Даже если бы Роальд решился нанять меня на неопределенное время и вывезти с собой в Москву, ему пришлось бы мне чем-то платить. Но пока что он был неплатежеспособен. Пришлось соглашаться.
— Поехали, — обреченно проронил Голицын, поднимаясь с кресла.
Уже в машине Барсуков принялся обнадеживать Роальда, рисуя ему возможную перспективу.
— Через день-два все утрясется, — внушал он Голицыну. — Фирма Фиштейна будет поглощена параллельной конторой, и мы снова сможем работать. Там и для вас местечко найдется. Я имею в виду, конечно, телевидение, или радио, или что-нибудь еще. Я выйду с вами на связь в самое ближайшее время. Не падайте духом…
Роальд мрачно кивал, но по его лицу было видно, что в благоприятные прогнозы насчет своего будущего он верит с трудом.
Я не отходила от Роальда ни на шаг за все время съемок, разве что, когда жужжала камера, стояла чуть поодаль. Все прошло достаточно быстро и безболезненно для самолюбия Голицына.
Ему действительно не пришлось даже притрагиваться к рулону туалетной бумаги.

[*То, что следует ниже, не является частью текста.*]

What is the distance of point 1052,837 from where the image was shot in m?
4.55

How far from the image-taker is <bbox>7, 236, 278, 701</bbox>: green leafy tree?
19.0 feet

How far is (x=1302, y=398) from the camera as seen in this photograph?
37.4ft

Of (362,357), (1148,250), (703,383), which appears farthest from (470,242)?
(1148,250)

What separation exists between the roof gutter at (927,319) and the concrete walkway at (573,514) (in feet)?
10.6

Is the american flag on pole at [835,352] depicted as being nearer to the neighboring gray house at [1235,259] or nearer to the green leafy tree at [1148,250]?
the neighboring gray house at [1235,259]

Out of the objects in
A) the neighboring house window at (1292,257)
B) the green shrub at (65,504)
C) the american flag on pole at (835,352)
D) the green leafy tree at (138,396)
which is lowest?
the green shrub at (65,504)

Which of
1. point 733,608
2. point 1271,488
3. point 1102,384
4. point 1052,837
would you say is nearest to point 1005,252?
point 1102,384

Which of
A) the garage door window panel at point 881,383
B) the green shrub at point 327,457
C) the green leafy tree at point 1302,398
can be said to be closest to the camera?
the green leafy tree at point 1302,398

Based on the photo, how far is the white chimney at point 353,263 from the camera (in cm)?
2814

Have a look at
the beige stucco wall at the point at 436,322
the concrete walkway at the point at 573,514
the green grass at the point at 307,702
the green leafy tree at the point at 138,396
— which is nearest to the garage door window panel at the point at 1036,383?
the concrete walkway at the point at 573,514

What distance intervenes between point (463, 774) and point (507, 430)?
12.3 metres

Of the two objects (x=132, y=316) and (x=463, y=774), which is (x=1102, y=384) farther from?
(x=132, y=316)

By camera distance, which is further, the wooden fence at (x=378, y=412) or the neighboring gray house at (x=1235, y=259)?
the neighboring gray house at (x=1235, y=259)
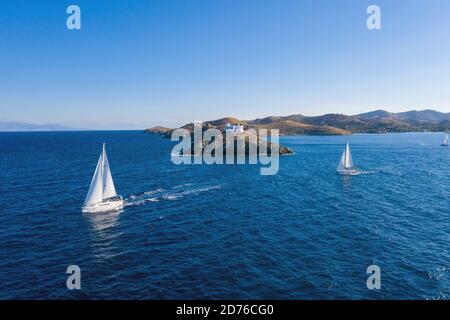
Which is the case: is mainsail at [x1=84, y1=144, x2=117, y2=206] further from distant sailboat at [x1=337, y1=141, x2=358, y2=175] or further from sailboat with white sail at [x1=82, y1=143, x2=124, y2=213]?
distant sailboat at [x1=337, y1=141, x2=358, y2=175]

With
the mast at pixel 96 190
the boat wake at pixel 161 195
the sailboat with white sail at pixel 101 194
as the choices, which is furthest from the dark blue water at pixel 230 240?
the mast at pixel 96 190

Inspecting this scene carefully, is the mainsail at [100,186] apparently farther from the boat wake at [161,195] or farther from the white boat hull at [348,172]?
the white boat hull at [348,172]

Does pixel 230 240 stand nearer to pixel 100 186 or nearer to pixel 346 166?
pixel 100 186

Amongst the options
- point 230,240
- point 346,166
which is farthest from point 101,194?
point 346,166

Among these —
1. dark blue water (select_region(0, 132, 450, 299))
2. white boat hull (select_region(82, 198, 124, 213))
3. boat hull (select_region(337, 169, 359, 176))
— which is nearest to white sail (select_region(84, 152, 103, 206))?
white boat hull (select_region(82, 198, 124, 213))

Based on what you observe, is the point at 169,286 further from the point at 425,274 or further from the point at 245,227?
Answer: the point at 425,274

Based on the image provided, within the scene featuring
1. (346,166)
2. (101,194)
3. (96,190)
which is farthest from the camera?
(346,166)
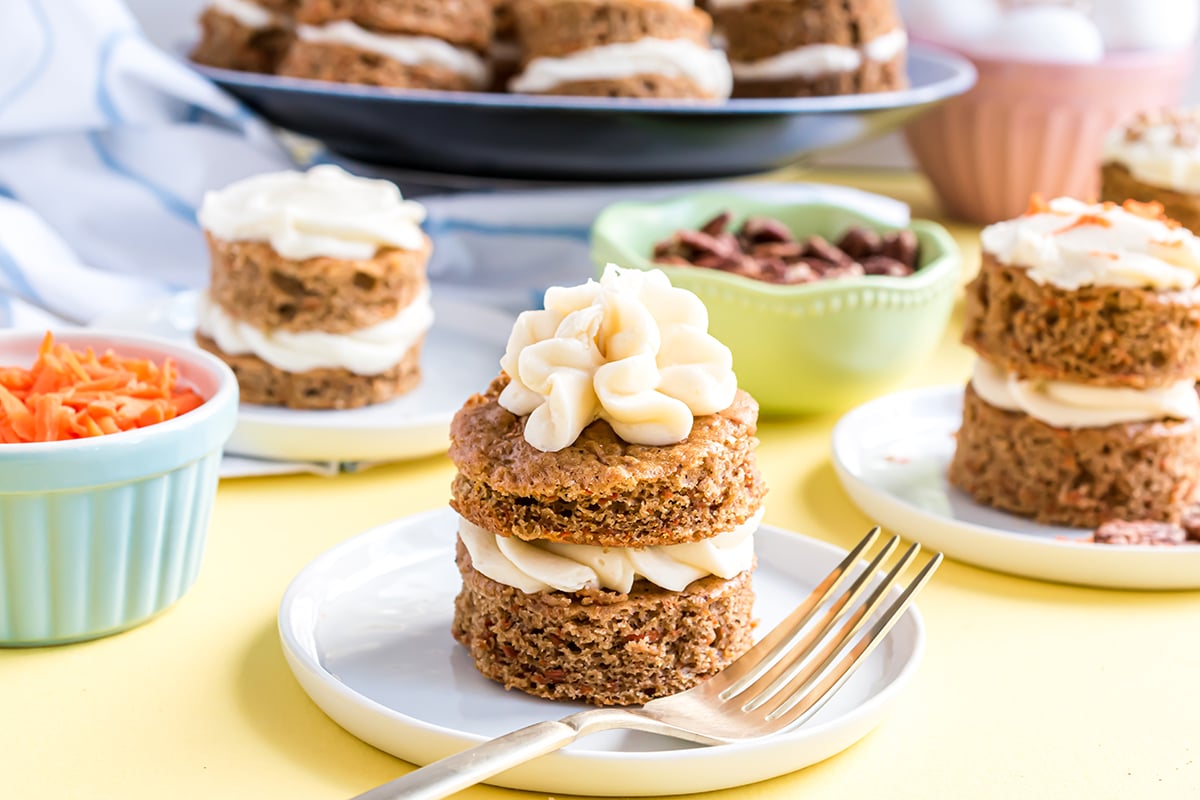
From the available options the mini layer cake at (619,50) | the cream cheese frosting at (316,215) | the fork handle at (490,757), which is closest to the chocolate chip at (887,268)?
the mini layer cake at (619,50)

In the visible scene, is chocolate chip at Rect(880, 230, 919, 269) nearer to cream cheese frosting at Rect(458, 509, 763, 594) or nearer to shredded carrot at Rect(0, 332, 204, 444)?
cream cheese frosting at Rect(458, 509, 763, 594)

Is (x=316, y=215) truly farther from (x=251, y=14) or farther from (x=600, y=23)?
(x=251, y=14)

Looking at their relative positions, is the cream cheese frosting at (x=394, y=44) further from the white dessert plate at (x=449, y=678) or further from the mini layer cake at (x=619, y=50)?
the white dessert plate at (x=449, y=678)

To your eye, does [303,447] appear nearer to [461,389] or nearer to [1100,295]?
[461,389]

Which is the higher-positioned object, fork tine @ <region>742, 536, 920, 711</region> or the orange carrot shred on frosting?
the orange carrot shred on frosting

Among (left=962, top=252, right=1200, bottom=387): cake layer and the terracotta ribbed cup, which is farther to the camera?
the terracotta ribbed cup

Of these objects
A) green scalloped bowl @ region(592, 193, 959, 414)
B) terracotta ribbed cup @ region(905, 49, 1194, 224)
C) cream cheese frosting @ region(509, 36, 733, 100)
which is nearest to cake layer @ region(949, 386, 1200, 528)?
green scalloped bowl @ region(592, 193, 959, 414)
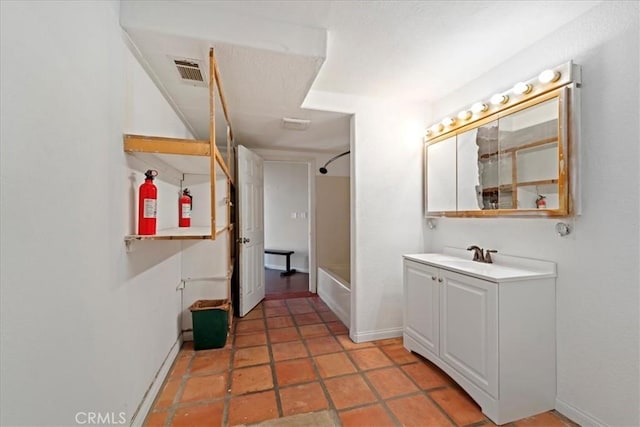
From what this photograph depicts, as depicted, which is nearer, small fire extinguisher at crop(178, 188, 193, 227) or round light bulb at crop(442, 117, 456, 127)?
small fire extinguisher at crop(178, 188, 193, 227)

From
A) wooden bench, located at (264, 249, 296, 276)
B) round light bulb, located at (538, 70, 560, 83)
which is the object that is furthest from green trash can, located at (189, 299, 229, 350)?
wooden bench, located at (264, 249, 296, 276)

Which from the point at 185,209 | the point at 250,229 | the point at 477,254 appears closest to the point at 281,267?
the point at 250,229

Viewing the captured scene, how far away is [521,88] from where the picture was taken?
5.75ft

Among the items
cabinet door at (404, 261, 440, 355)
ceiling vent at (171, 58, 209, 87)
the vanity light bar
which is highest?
ceiling vent at (171, 58, 209, 87)

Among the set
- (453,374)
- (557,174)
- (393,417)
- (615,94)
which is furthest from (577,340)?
(615,94)

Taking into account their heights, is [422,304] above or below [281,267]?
above

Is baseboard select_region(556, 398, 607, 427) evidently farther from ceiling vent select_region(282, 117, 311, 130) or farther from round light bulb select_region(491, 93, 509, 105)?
ceiling vent select_region(282, 117, 311, 130)

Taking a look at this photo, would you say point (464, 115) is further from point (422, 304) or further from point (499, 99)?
point (422, 304)

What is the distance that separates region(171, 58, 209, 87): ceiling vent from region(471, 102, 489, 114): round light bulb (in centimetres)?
195

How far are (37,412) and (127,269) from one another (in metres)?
0.71

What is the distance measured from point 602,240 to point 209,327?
278 cm

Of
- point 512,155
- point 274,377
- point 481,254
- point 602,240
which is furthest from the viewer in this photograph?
point 481,254

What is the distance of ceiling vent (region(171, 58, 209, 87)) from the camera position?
163 centimetres

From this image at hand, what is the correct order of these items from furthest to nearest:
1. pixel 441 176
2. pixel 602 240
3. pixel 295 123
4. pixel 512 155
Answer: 1. pixel 295 123
2. pixel 441 176
3. pixel 512 155
4. pixel 602 240
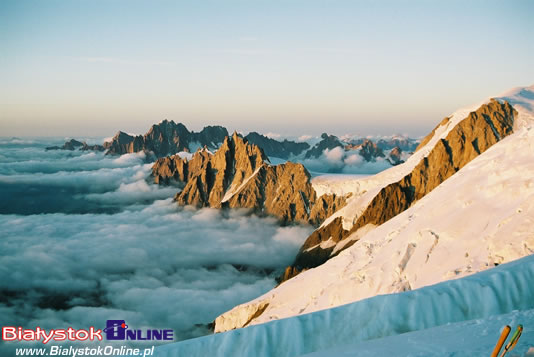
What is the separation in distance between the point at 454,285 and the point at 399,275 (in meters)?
75.3

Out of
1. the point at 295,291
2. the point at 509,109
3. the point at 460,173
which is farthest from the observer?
the point at 509,109

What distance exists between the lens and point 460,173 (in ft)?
406

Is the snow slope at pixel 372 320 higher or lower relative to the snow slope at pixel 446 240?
higher

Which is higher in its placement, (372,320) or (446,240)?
(372,320)

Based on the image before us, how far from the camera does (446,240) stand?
308ft

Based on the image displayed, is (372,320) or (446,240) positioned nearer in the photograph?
(372,320)

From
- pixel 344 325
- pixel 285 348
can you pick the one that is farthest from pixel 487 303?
pixel 285 348

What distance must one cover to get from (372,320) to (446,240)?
76.6 m

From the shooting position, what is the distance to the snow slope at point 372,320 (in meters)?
24.4

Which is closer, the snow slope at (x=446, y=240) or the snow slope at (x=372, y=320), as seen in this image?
the snow slope at (x=372, y=320)

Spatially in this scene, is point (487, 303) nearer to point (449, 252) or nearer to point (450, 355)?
point (450, 355)

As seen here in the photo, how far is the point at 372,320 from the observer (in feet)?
80.8

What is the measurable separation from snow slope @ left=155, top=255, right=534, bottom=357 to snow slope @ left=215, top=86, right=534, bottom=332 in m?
46.0

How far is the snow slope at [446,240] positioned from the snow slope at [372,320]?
4600 cm
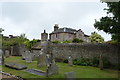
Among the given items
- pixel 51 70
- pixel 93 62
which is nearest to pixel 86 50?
pixel 93 62

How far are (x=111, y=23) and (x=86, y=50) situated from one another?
676cm

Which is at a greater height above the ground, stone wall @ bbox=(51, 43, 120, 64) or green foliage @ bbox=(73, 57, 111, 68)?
stone wall @ bbox=(51, 43, 120, 64)

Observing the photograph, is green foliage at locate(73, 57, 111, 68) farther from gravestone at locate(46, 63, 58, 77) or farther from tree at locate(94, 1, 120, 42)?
gravestone at locate(46, 63, 58, 77)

Просто смотрел и улыбался, а на заднем плане бумага развертывалась в виде спирального серпантина.
Съемки проходили в павильоне телестудии, куда привез нас лично Барсуков.
Просторное помещение было задрапировано желто-зелеными полотнами, на фоне которых танцевали какие-то девочки в неглиже, пока Голицын сидел за столиком и «гипнотизировал» взглядом рекламируемую продукцию. В динамиках звучала тихая музыка, помещение хорошо кондиционировалось, так что даже свет юпитеров не был таким обжигающим, как обычно бывает при съемках.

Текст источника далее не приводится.